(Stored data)
============

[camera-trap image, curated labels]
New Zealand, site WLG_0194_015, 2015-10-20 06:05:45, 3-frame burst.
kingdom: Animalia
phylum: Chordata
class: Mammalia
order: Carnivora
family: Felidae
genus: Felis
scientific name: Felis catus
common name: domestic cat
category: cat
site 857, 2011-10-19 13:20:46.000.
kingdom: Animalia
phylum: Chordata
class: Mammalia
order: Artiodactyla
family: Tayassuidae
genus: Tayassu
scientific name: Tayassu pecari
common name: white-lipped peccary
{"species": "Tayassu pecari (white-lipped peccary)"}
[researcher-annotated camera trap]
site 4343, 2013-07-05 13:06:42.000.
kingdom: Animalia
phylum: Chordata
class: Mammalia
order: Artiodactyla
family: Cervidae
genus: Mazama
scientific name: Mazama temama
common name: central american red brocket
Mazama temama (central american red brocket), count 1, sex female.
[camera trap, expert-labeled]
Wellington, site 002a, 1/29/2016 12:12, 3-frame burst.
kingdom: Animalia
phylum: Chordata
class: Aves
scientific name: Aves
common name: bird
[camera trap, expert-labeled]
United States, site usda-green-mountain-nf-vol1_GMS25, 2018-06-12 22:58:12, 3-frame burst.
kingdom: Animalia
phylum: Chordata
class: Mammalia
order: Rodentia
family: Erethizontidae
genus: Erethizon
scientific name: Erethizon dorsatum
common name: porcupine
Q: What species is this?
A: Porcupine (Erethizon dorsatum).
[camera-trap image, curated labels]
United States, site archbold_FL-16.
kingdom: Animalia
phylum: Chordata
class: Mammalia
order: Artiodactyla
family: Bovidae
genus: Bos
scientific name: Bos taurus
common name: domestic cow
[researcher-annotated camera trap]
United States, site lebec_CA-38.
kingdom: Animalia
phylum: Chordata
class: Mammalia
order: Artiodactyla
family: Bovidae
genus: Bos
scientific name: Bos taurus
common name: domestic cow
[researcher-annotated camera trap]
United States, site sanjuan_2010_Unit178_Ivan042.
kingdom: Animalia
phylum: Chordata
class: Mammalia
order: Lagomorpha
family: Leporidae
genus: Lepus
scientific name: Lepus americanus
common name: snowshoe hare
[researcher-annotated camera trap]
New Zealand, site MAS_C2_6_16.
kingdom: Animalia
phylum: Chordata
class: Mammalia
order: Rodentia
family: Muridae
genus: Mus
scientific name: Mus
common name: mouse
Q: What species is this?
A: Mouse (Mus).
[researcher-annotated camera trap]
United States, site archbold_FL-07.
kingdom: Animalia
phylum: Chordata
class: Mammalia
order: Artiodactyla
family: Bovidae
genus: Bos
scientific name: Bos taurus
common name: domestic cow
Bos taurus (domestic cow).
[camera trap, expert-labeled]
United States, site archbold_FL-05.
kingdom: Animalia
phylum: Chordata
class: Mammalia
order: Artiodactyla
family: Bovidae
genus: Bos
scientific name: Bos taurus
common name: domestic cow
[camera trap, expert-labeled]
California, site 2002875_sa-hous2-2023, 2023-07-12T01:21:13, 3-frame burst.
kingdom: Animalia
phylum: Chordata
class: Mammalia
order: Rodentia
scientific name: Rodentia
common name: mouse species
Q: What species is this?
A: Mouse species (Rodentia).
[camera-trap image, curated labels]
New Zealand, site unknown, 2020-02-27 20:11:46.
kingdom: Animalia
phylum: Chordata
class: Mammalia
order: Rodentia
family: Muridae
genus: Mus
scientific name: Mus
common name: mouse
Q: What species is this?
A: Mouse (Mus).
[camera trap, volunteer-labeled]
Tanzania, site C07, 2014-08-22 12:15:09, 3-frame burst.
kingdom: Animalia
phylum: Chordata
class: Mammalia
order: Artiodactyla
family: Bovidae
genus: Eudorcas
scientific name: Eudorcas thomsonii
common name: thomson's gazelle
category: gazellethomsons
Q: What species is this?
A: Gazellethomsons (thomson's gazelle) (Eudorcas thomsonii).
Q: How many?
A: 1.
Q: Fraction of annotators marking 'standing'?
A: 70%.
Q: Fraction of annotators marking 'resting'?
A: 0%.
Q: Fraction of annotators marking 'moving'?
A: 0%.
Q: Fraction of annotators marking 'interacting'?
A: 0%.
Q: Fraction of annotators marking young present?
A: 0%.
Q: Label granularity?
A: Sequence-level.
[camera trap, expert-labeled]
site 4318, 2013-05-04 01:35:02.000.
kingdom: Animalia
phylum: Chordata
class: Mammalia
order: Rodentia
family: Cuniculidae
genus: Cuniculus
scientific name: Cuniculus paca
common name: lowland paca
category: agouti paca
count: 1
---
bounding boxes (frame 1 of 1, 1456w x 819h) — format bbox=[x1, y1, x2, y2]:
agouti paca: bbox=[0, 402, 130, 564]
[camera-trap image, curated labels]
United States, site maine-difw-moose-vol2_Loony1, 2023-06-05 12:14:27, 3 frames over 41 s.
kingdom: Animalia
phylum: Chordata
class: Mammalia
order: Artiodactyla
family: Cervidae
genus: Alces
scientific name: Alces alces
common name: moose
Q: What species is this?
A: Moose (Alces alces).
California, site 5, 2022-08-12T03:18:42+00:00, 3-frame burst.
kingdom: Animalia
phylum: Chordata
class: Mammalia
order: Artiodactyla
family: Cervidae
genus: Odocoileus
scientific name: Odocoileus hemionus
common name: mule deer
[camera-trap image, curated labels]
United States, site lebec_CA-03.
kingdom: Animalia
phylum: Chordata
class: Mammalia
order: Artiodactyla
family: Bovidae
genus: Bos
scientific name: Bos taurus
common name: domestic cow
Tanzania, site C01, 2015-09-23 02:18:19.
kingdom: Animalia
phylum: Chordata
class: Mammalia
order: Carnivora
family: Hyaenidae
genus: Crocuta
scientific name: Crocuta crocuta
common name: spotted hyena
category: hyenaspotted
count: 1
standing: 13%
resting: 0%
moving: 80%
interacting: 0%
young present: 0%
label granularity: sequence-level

============

> [Exercise instructions]:
Copy each line of the data exactly, leaving nothing out.

> [Solution for this problem]:
[camera-trap image, curated labels]
New Zealand, site WLG_0194_015, 2015-10-20 06:05:45, 3-frame burst.
kingdom: Animalia
phylum: Chordata
class: Mammalia
order: Carnivora
family: Felidae
genus: Felis
scientific name: Felis catus
common name: domestic cat
category: cat
site 857, 2011-10-19 13:20:46.000.
kingdom: Animalia
phylum: Chordata
class: Mammalia
order: Artiodactyla
family: Tayassuidae
genus: Tayassu
scientific name: Tayassu pecari
common name: white-lipped peccary
{"species": "Tayassu pecari (white-lipped peccary)"}
[researcher-annotated camera trap]
site 4343, 2013-07-05 13:06:42.000.
kingdom: Animalia
phylum: Chordata
class: Mammalia
order: Artiodactyla
family: Cervidae
genus: Mazama
scientific name: Mazama temama
common name: central american red brocket
Mazama temama (central american red brocket), count 1, sex female.
[camera trap, expert-labeled]
Wellington, site 002a, 1/29/2016 12:12, 3-frame burst.
kingdom: Animalia
phylum: Chordata
class: Aves
scientific name: Aves
common name: bird
[camera trap, expert-labeled]
United States, site usda-green-mountain-nf-vol1_GMS25, 2018-06-12 22:58:12, 3-frame burst.
kingdom: Animalia
phylum: Chordata
class: Mammalia
order: Rodentia
family: Erethizontidae
genus: Erethizon
scientific name: Erethizon dorsatum
common name: porcupine
Q: What species is this?
A: Porcupine (Erethizon dorsatum).
[camera-trap image, curated labels]
United States, site archbold_FL-16.
kingdom: Animalia
phylum: Chordata
class: Mammalia
order: Artiodactyla
family: Bovidae
genus: Bos
scientific name: Bos taurus
common name: domestic cow
[researcher-annotated camera trap]
United States, site lebec_CA-38.
kingdom: Animalia
phylum: Chordata
class: Mammalia
order: Artiodactyla
family: Bovidae
genus: Bos
scientific name: Bos taurus
common name: domestic cow
[researcher-annotated camera trap]
United States, site sanjuan_2010_Unit178_Ivan042.
kingdom: Animalia
phylum: Chordata
class: Mammalia
order: Lagomorpha
family: Leporidae
genus: Lepus
scientific name: Lepus americanus
common name: snowshoe hare
[researcher-annotated camera trap]
New Zealand, site MAS_C2_6_16.
kingdom: Animalia
phylum: Chordata
class: Mammalia
order: Rodentia
family: Muridae
genus: Mus
scientific name: Mus
common name: mouse
Q: What species is this?
A: Mouse (Mus).
[researcher-annotated camera trap]
United States, site archbold_FL-07.
kingdom: Animalia
phylum: Chordata
class: Mammalia
order: Artiodactyla
family: Bovidae
genus: Bos
scientific name: Bos taurus
common name: domestic cow
Bos taurus (domestic cow).
[camera trap, expert-labeled]
United States, site archbold_FL-05.
kingdom: Animalia
phylum: Chordata
class: Mammalia
order: Artiodactyla
family: Bovidae
genus: Bos
scientific name: Bos taurus
common name: domestic cow
[camera trap, expert-labeled]
California, site 2002875_sa-hous2-2023, 2023-07-12T01:21:13, 3-frame burst.
kingdom: Animalia
phylum: Chordata
class: Mammalia
order: Rodentia
scientific name: Rodentia
common name: mouse species
Q: What species is this?
A: Mouse species (Rodentia).
[camera-trap image, curated labels]
New Zealand, site unknown, 2020-02-27 20:11:46.
kingdom: Animalia
phylum: Chordata
class: Mammalia
order: Rodentia
family: Muridae
genus: Mus
scientific name: Mus
common name: mouse
Q: What species is this?
A: Mouse (Mus).
[camera trap, volunteer-labeled]
Tanzania, site C07, 2014-08-22 12:15:09, 3-frame burst.
kingdom: Animalia
phylum: Chordata
class: Mammalia
order: Artiodactyla
family: Bovidae
genus: Eudorcas
scientific name: Eudorcas thomsonii
common name: thomson's gazelle
category: gazellethomsons
Q: What species is this?
A: Gazellethomsons (thomson's gazelle) (Eudorcas thomsonii).
Q: How many?
A: 1.
Q: Fraction of annotators marking 'standing'?
A: 70%.
Q: Fraction of annotators marking 'resting'?
A: 0%.
Q: Fraction of annotators marking 'moving'?
A: 0%.
Q: Fraction of annotators marking 'interacting'?
A: 0%.
Q: Fraction of annotators marking young present?
A: 0%.
Q: Label granularity?
A: Sequence-level.
[camera trap, expert-labeled]
site 4318, 2013-05-04 01:35:02.000.
kingdom: Animalia
phylum: Chordata
class: Mammalia
order: Rodentia
family: Cuniculidae
genus: Cuniculus
scientific name: Cuniculus paca
common name: lowland paca
category: agouti paca
count: 1
---
bounding boxes (frame 1 of 1, 1456w x 819h) — format bbox=[x1, y1, x2, y2]:
agouti paca: bbox=[0, 402, 130, 564]
[camera-trap image, curated labels]
United States, site maine-difw-moose-vol2_Loony1, 2023-06-05 12:14:27, 3 frames over 41 s.
kingdom: Animalia
phylum: Chordata
class: Mammalia
order: Artiodactyla
family: Cervidae
genus: Alces
scientific name: Alces alces
common name: moose
Q: What species is this?
A: Moose (Alces alces).
California, site 5, 2022-08-12T03:18:42+00:00, 3-frame burst.
kingdom: Animalia
phylum: Chordata
class: Mammalia
order: Artiodactyla
family: Cervidae
genus: Odocoileus
scientific name: Odocoileus hemionus
common name: mule deer
[camera-trap image, curated labels]
United States, site lebec_CA-03.
kingdom: Animalia
phylum: Chordata
class: Mammalia
order: Artiodactyla
family: Bovidae
genus: Bos
scientific name: Bos taurus
common name: domestic cow
Tanzania, site C01, 2015-09-23 02:18:19.
kingdom: Animalia
phylum: Chordata
class: Mammalia
order: Carnivora
family: Hyaenidae
genus: Crocuta
scientific name: Crocuta crocuta
common name: spotted hyena
category: hyenaspotted
count: 1
standing: 13%
resting: 0%
moving: 80%
interacting: 0%
young present: 0%
label granularity: sequence-level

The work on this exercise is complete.